Она лишь слегка сдвинула брови. Ни удивления, ни испуга не мелькнуло в ее ангельских ясных глазах, и Григорьев мысленно поздравил себя. Не так уж туп жирный динозавр, если сумел научить своего хрупкого головастика такой железной выдержке. Она ведь была на кухне, заглядывала в буфет и в холодильник. В его доме всегда, в любое время суток, имелся специально для нее запас вегетарианской еды: орешки, фрукты, свежий йогурт. Конечно, она отлично знала, что дом ее отца прослушивается. Однако верила, что это делают свои. Так положено, для безопасности. От своих не может быть секретов. Он сам внушил ей это. Тоже для безопасности.
ГЛАВА ЧЕТВЕРТАЯ
– Каждый действующий политик может быть подвержен дестабилизации. И чем активней он действует, тем больше нарабатывает факторов риска, – Евгений Николаевич Рязанцев с мягкой, снисходительной улыбкой смотрел в глазок телекамеры и пытался представить, что перед ним живые глаза, внимательные и восторженные женские глаза. Он всегда чувствовал себя отлично в женском обществе, намного уютней и уверенней, чем в мужском. И то, что к нему приехала одна из самых эффектных леди российского экрана, должно было бодрить. Но не бодрило.

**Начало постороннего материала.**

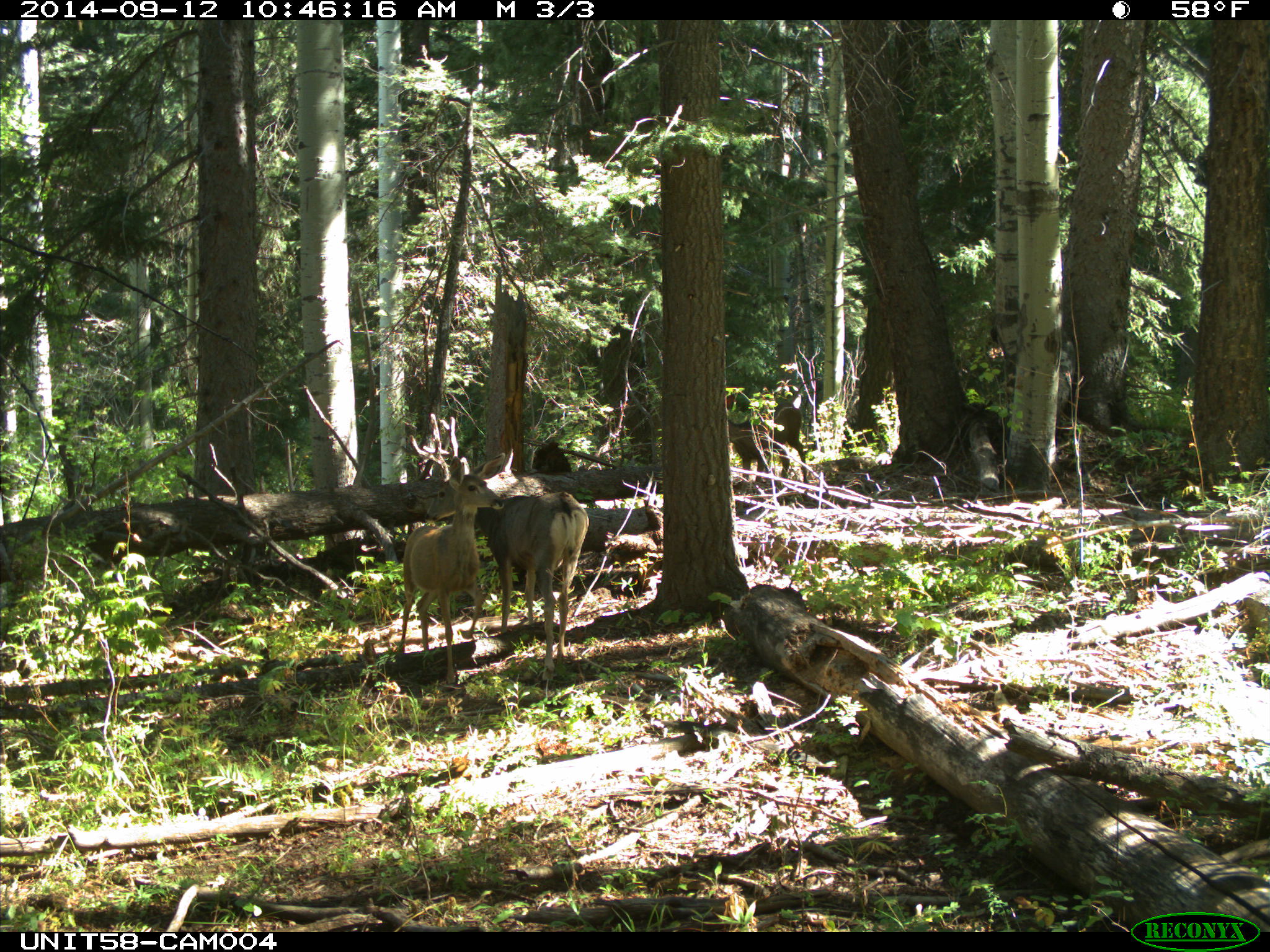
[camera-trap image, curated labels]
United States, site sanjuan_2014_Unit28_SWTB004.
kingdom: Animalia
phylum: Chordata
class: Mammalia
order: Artiodactyla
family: Cervidae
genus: Odocoileus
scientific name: Odocoileus hemionus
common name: mule deer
Odocoileus hemionus (mule deer).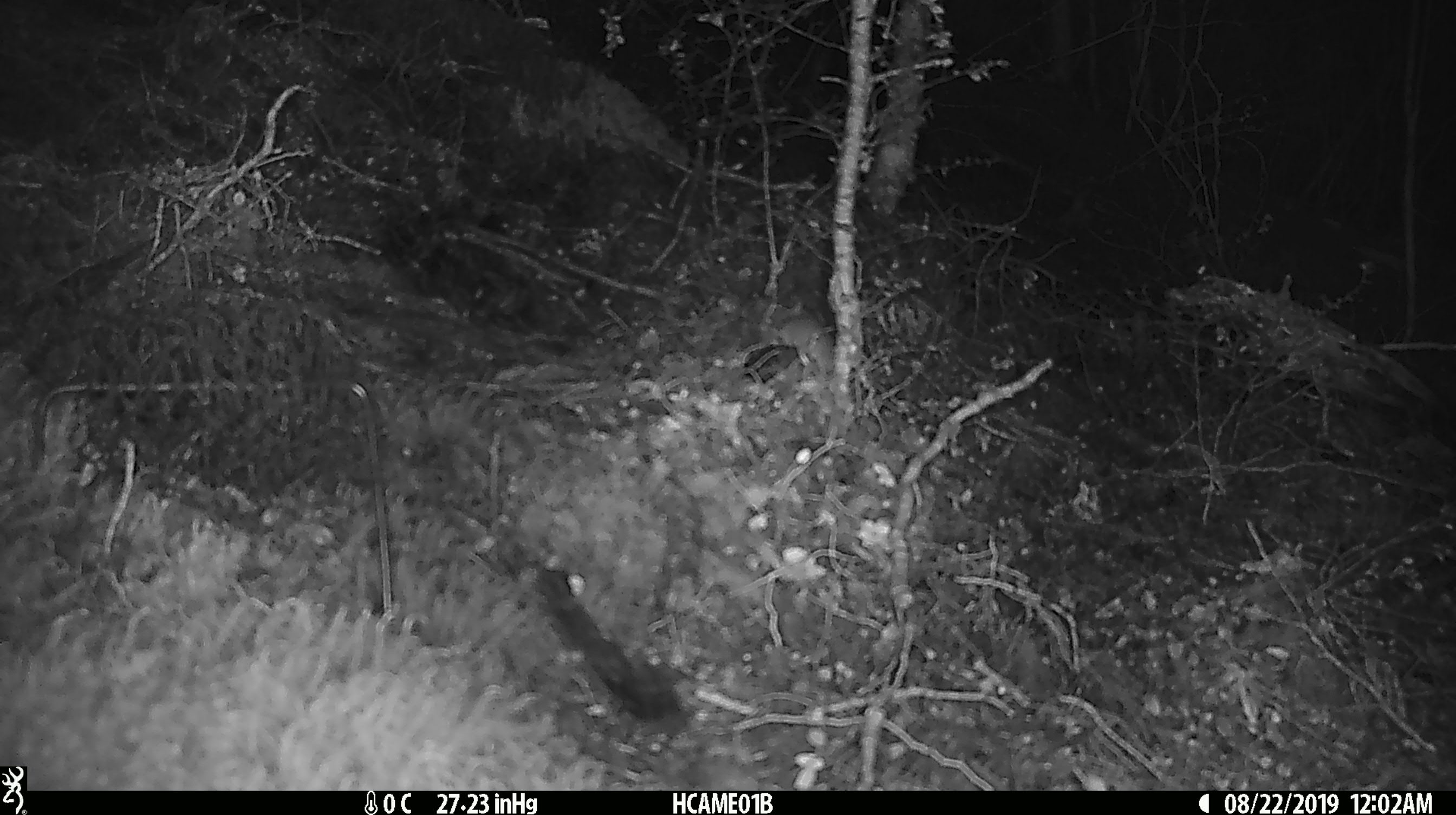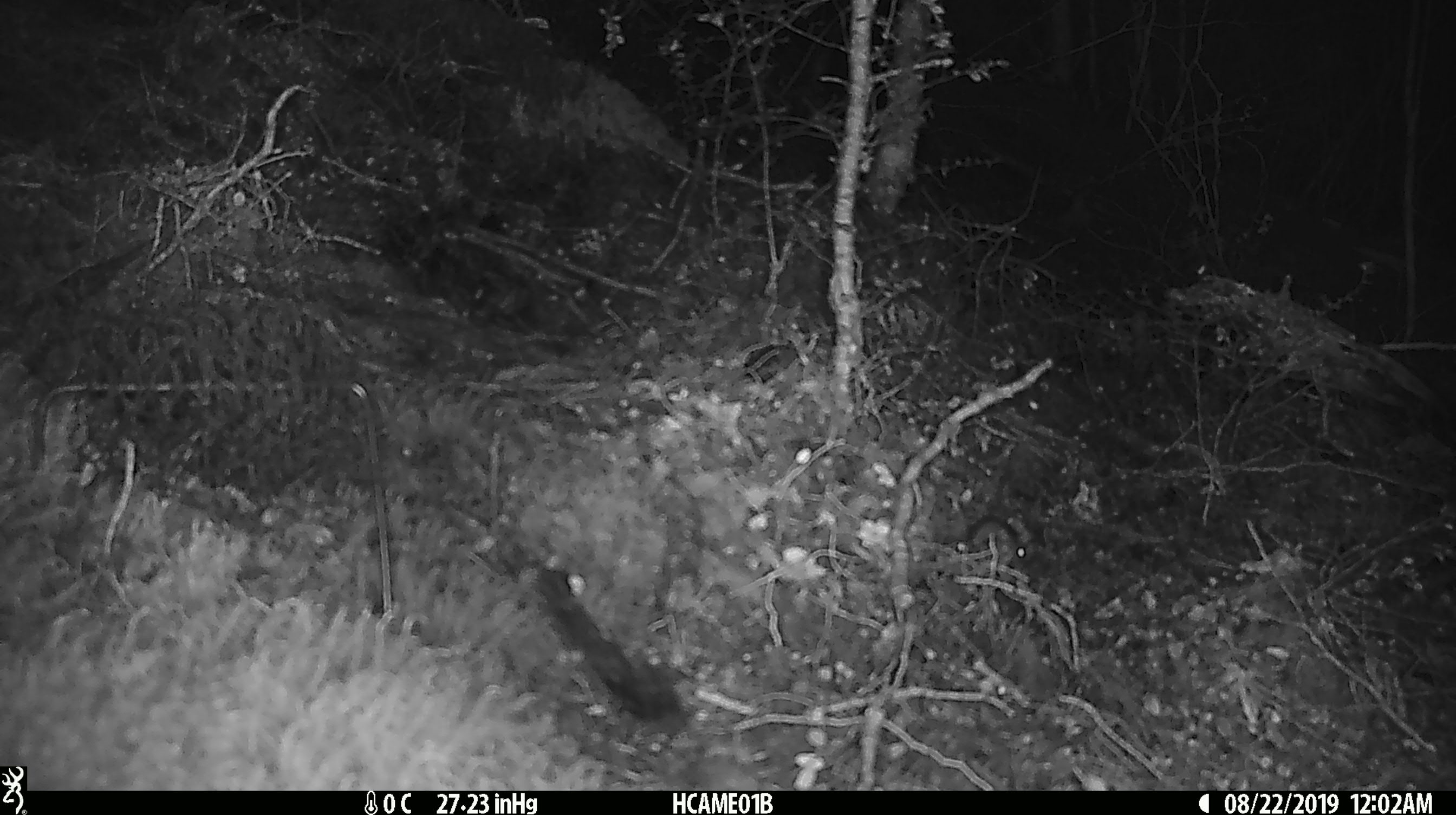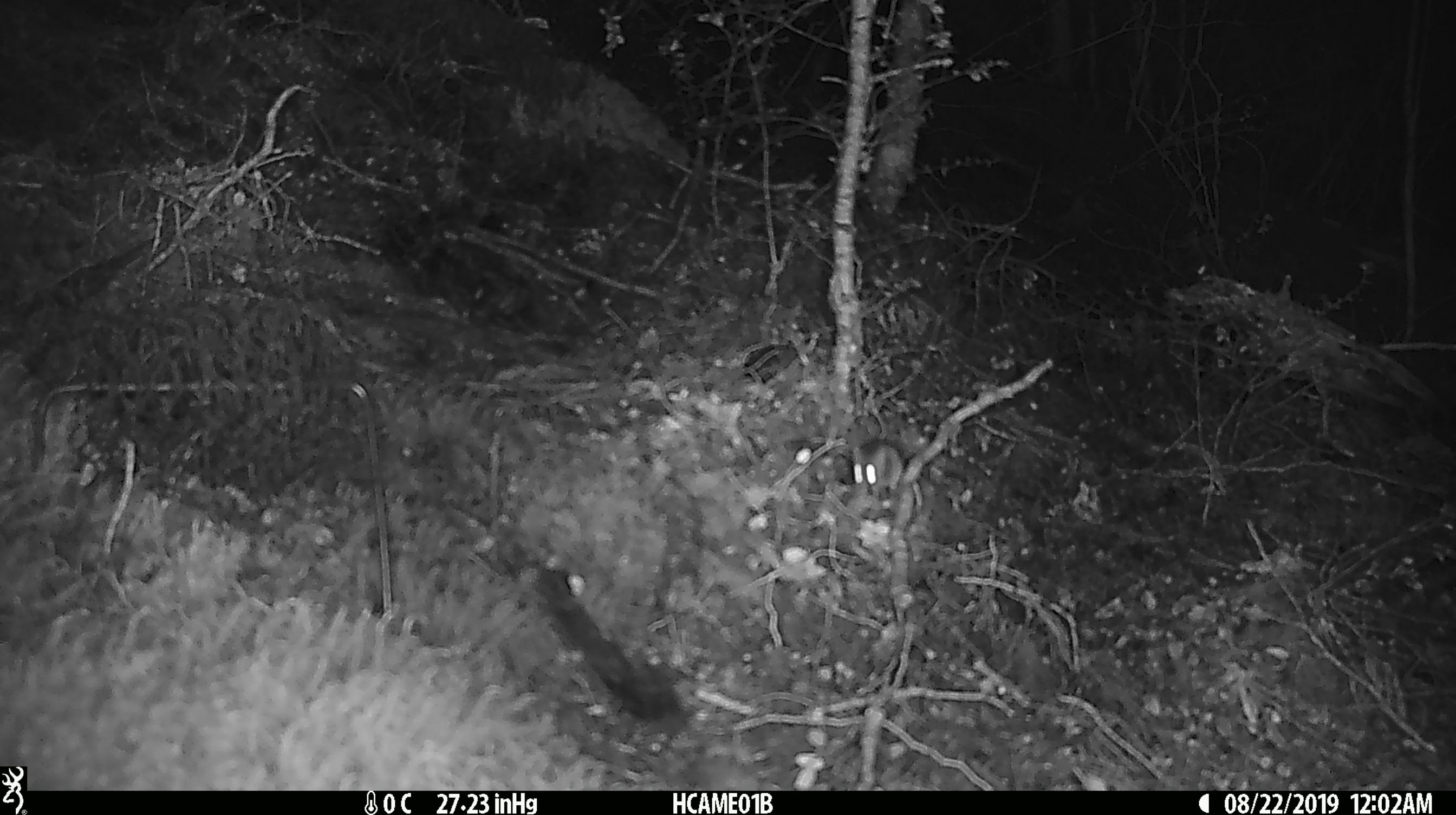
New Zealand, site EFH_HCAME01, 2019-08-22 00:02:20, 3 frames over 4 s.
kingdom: Animalia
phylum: Chordata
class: Mammalia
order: Rodentia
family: Muridae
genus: Mus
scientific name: Mus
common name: mouse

Звезда тележурналистики Надежда Круглова, может, и родилась девочкой, но уже в младенчестве стала бабой, теткой, вечно голодной щучкой, готовой вцепиться зубами не только в чужой съедобный кусок, но и в несъедобную часть чужого тела.
– И часто вас подвергают дестабилизации? – ехидно спросила Круглова, изящным движением откинув белокурую прядь.
Работали две телекамеры. Рязанцева снимали жестко, широкоугольным объективом. Он знал, что на экране пропорции лица будут искажены. Нос и губы получатся огромные, глаза маленькие, лоб низкий, скошенный назад. Каждая пора, каждая родинка и морщинка вылезут особенно грубо, грубее, чем в жизни.